§ Brief
Give back exactly the lines from the one holding "Could you say which of" to the bottom of the material, both included, and nothing more. No pictures.

§ Dataset entries

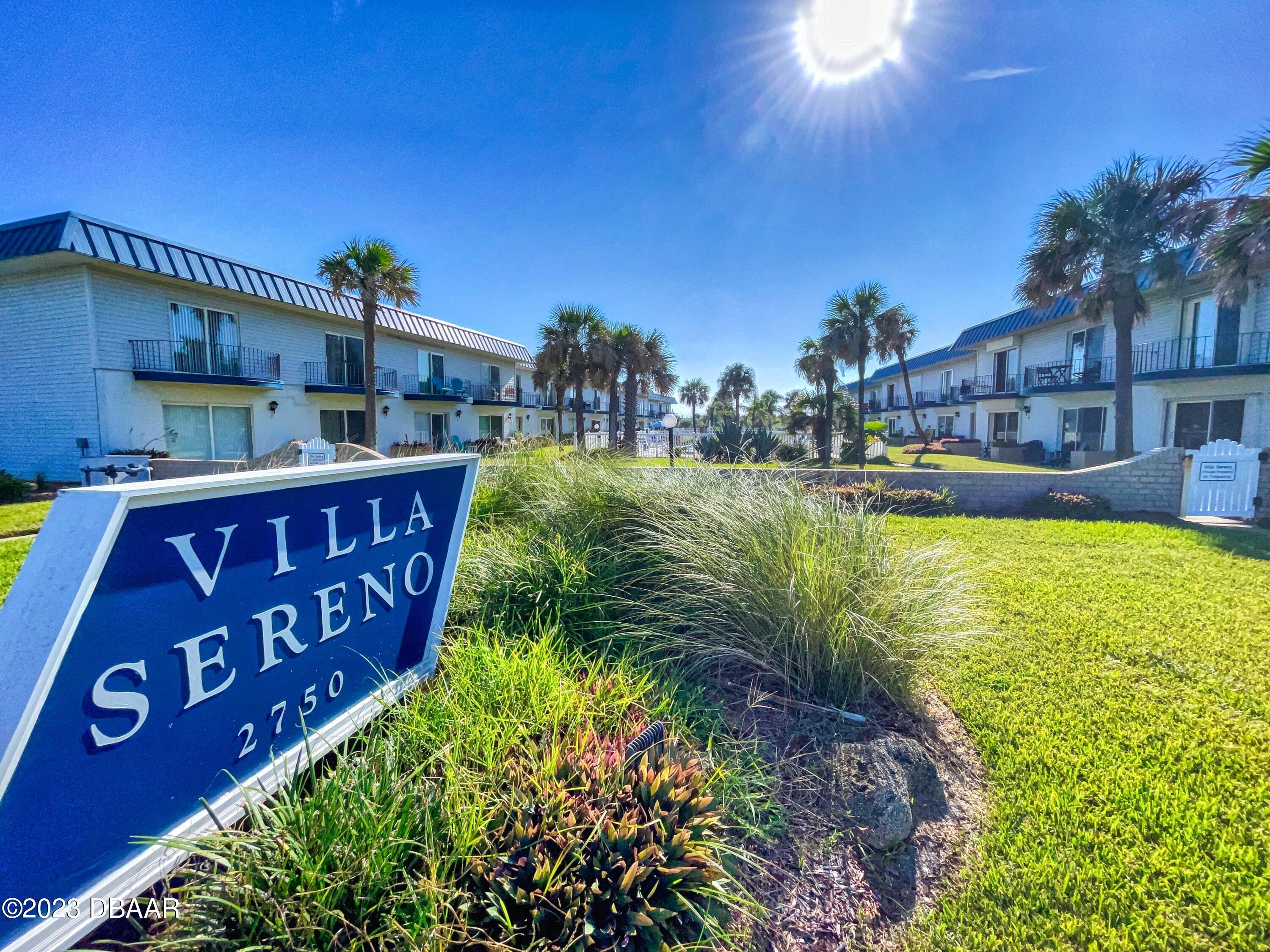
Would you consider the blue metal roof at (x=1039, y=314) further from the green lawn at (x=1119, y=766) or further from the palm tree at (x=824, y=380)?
the green lawn at (x=1119, y=766)

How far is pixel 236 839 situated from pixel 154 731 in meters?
0.37

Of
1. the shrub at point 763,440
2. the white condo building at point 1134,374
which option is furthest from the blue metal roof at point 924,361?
the shrub at point 763,440

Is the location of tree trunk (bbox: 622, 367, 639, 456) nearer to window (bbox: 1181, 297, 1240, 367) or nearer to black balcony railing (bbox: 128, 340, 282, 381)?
black balcony railing (bbox: 128, 340, 282, 381)

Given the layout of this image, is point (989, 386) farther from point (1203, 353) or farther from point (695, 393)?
point (695, 393)

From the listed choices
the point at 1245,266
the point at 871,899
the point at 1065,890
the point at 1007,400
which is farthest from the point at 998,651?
the point at 1007,400

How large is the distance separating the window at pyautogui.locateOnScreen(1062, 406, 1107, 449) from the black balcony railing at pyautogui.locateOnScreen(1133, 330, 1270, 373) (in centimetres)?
268

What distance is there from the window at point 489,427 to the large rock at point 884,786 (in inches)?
1150

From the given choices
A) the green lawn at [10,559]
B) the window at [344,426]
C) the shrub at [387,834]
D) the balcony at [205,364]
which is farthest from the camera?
the window at [344,426]

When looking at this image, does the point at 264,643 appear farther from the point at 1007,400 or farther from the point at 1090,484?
the point at 1007,400

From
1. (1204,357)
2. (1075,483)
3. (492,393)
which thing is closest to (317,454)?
(1075,483)

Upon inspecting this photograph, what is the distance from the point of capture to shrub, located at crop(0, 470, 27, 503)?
37.1 feet

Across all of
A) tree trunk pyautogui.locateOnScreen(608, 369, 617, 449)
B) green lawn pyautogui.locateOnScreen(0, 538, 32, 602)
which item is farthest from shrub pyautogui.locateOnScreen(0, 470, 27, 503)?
tree trunk pyautogui.locateOnScreen(608, 369, 617, 449)

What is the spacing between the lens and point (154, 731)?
1.35m

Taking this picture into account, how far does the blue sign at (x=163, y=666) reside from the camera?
1099mm
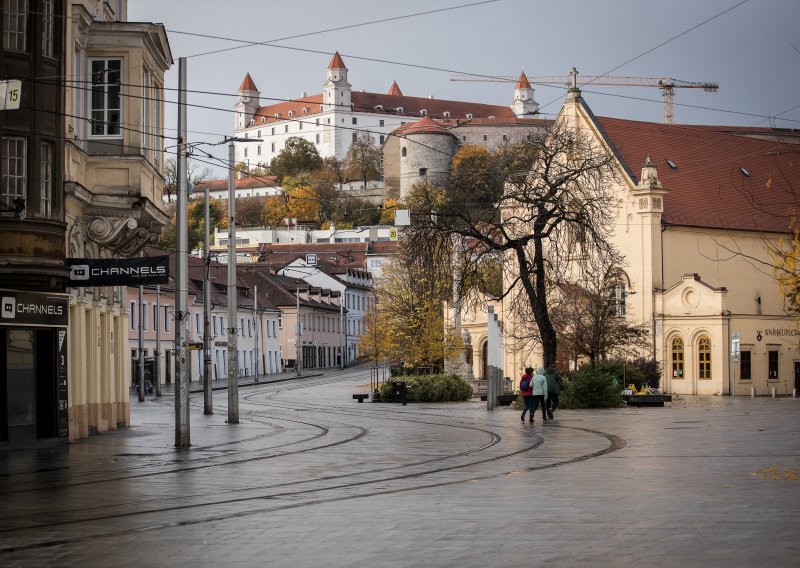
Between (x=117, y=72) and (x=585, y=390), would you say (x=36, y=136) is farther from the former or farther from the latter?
(x=585, y=390)

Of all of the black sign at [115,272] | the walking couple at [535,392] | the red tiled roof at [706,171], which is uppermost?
the red tiled roof at [706,171]

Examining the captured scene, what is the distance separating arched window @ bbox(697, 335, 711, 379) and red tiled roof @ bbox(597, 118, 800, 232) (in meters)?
8.34

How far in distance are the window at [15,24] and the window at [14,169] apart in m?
1.89

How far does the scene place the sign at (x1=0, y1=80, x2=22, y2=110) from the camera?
2470 cm

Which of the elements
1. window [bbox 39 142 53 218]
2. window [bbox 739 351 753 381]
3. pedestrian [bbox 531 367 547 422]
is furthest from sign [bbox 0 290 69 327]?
window [bbox 739 351 753 381]

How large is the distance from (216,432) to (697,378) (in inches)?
1749

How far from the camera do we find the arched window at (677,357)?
7381cm

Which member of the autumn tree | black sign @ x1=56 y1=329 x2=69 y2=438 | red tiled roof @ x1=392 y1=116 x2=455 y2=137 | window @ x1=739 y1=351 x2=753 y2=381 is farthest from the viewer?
red tiled roof @ x1=392 y1=116 x2=455 y2=137

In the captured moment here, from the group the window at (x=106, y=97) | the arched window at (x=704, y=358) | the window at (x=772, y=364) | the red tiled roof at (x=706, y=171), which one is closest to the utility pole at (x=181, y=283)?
the window at (x=106, y=97)

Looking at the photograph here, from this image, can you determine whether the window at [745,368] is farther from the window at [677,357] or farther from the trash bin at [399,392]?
the trash bin at [399,392]

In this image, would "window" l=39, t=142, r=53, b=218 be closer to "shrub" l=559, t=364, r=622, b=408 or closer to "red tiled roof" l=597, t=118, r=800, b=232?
"shrub" l=559, t=364, r=622, b=408

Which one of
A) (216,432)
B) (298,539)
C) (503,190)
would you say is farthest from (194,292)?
(298,539)

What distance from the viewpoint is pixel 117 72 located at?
103 feet

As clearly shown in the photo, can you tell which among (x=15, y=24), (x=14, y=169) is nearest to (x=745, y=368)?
(x=14, y=169)
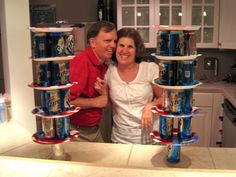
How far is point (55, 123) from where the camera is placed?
115cm

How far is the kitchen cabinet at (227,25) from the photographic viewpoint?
3037 mm

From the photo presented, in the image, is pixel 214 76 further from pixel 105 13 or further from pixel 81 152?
pixel 81 152

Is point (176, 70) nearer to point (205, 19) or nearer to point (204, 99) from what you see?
point (204, 99)

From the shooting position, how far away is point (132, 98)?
1513mm

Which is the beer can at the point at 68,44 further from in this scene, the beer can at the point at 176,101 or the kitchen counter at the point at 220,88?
the kitchen counter at the point at 220,88

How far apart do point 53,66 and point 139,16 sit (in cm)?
227

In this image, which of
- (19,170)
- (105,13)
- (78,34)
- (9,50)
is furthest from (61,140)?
(105,13)

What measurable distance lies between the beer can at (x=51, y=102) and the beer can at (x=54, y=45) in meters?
0.13

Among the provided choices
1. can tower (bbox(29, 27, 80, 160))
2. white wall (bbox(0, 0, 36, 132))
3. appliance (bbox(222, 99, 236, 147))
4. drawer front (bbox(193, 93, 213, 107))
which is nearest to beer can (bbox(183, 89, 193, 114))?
can tower (bbox(29, 27, 80, 160))

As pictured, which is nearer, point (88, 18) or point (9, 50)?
point (9, 50)

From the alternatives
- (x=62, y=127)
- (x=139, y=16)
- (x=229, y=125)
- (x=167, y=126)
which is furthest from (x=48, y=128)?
(x=139, y=16)

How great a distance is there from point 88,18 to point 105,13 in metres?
0.25

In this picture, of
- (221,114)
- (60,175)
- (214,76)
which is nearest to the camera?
(60,175)

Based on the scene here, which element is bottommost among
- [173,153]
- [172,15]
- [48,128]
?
[173,153]
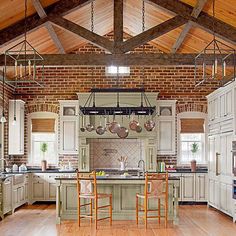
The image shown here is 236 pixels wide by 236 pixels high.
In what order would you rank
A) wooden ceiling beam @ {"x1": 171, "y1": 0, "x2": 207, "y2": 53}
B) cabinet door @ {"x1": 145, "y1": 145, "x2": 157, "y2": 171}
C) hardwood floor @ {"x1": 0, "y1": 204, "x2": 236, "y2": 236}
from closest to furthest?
hardwood floor @ {"x1": 0, "y1": 204, "x2": 236, "y2": 236}, wooden ceiling beam @ {"x1": 171, "y1": 0, "x2": 207, "y2": 53}, cabinet door @ {"x1": 145, "y1": 145, "x2": 157, "y2": 171}

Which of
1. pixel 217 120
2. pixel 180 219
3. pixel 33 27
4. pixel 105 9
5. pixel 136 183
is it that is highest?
pixel 105 9

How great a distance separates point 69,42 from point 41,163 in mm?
3274

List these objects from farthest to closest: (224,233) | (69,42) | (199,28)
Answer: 1. (69,42)
2. (199,28)
3. (224,233)

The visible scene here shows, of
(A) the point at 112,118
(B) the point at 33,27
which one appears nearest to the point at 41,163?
(A) the point at 112,118

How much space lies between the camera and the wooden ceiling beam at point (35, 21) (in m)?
8.39

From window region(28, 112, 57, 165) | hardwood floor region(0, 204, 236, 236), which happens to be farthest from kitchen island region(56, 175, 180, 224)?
window region(28, 112, 57, 165)

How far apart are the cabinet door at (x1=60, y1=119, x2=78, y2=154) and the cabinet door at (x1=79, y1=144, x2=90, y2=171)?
1.22 feet

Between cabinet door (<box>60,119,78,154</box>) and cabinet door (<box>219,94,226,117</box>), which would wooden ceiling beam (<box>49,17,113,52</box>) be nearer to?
cabinet door (<box>219,94,226,117</box>)

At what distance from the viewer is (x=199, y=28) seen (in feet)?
29.2

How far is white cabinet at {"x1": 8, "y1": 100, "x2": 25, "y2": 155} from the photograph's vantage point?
11523 millimetres

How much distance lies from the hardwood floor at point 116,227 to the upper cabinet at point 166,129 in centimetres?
235

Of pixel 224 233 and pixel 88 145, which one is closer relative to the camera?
pixel 224 233

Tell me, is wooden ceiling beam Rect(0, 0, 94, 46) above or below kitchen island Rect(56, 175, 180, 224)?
above

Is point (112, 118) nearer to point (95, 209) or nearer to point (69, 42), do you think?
point (69, 42)
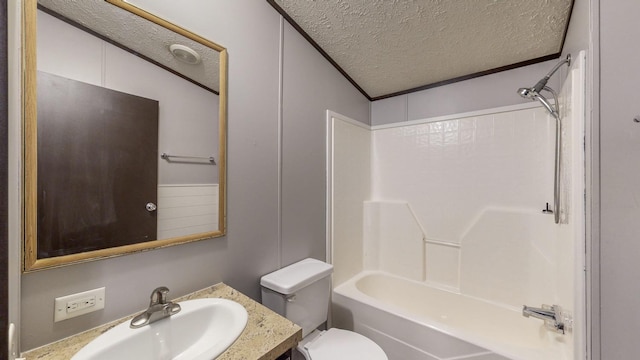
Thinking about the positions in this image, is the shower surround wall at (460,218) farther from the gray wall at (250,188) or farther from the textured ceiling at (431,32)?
the textured ceiling at (431,32)

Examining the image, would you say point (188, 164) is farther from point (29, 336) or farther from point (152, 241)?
point (29, 336)

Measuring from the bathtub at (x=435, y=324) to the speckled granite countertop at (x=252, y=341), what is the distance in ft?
3.23

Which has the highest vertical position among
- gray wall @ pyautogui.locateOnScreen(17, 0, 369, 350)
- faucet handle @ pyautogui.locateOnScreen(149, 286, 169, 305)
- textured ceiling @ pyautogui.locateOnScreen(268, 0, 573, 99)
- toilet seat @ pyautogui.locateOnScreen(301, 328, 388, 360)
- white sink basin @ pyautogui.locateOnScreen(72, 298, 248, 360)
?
textured ceiling @ pyautogui.locateOnScreen(268, 0, 573, 99)

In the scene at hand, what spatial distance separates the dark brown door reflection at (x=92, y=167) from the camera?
2.68 ft

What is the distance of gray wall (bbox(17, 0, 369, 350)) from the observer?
2.90ft

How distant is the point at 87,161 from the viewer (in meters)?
0.89

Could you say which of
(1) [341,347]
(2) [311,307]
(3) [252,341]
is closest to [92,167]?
(3) [252,341]

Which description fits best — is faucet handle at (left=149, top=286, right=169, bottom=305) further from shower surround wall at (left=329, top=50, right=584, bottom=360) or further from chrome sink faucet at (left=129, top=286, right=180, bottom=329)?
shower surround wall at (left=329, top=50, right=584, bottom=360)

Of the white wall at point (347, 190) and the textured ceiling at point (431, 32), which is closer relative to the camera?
the textured ceiling at point (431, 32)

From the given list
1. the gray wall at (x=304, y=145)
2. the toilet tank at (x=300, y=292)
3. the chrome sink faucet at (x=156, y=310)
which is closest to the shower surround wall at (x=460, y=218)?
the gray wall at (x=304, y=145)

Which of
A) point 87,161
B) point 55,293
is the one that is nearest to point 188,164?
point 87,161

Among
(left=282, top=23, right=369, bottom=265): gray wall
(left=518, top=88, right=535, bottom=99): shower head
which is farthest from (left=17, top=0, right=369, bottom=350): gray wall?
(left=518, top=88, right=535, bottom=99): shower head

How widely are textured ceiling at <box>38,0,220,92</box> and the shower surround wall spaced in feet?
3.27

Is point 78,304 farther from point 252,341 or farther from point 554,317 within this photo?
point 554,317
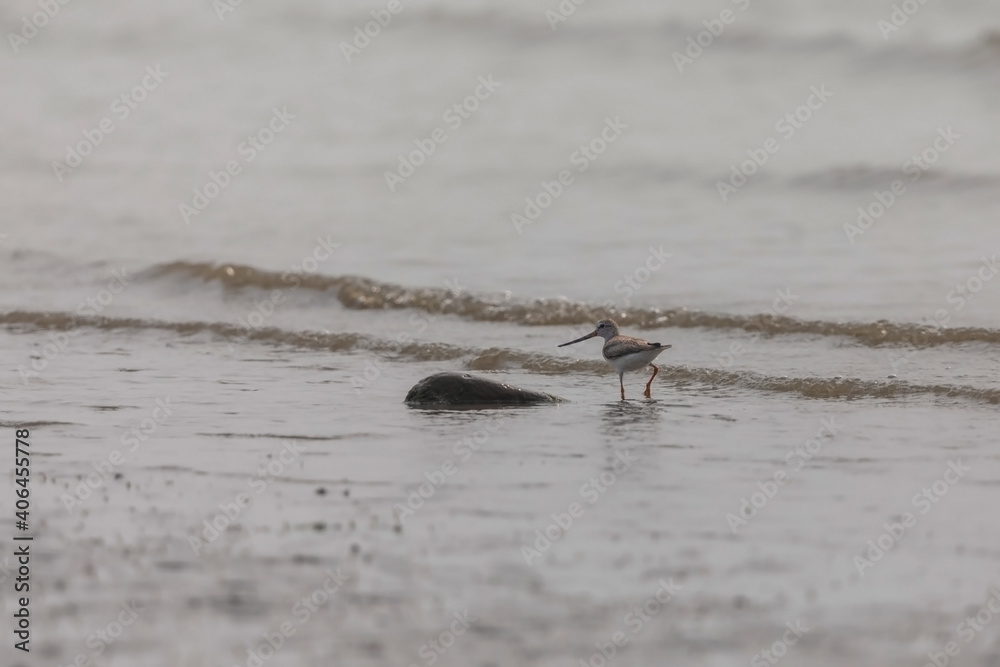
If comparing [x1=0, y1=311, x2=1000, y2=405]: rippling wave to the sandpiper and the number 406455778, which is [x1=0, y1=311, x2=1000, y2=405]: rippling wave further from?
the number 406455778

§ Written response
Could you say which of
(1) [341,347]
(2) [311,307]
(3) [252,341]
is closest to [92,167]?
(3) [252,341]

Which description fits best — is faucet handle at (left=149, top=286, right=169, bottom=305) further from shower surround wall at (left=329, top=50, right=584, bottom=360) or further from chrome sink faucet at (left=129, top=286, right=180, bottom=329)?
shower surround wall at (left=329, top=50, right=584, bottom=360)

Of the white wall at point (347, 190) and the textured ceiling at point (431, 32), which is closer relative to the camera?
the textured ceiling at point (431, 32)

From the given list
1. the gray wall at (x=304, y=145)
2. the toilet tank at (x=300, y=292)
3. the chrome sink faucet at (x=156, y=310)
which is closest to the shower surround wall at (x=460, y=218)?
the gray wall at (x=304, y=145)

Which of
A) point 87,161
B) point 55,293
is the one that is nearest to point 188,164?
point 87,161

Among
(left=282, top=23, right=369, bottom=265): gray wall
(left=518, top=88, right=535, bottom=99): shower head
which is farthest from (left=17, top=0, right=369, bottom=350): gray wall?
(left=518, top=88, right=535, bottom=99): shower head

How widely are textured ceiling at <box>38,0,220,92</box> and the shower surround wall spaced in feet?
3.27

Is point 78,304 farther from point 252,341 or farther from point 554,317 within this photo?
point 554,317
If comparing [x1=0, y1=311, x2=1000, y2=405]: rippling wave to the sandpiper and the number 406455778, which is [x1=0, y1=311, x2=1000, y2=405]: rippling wave further from?
the number 406455778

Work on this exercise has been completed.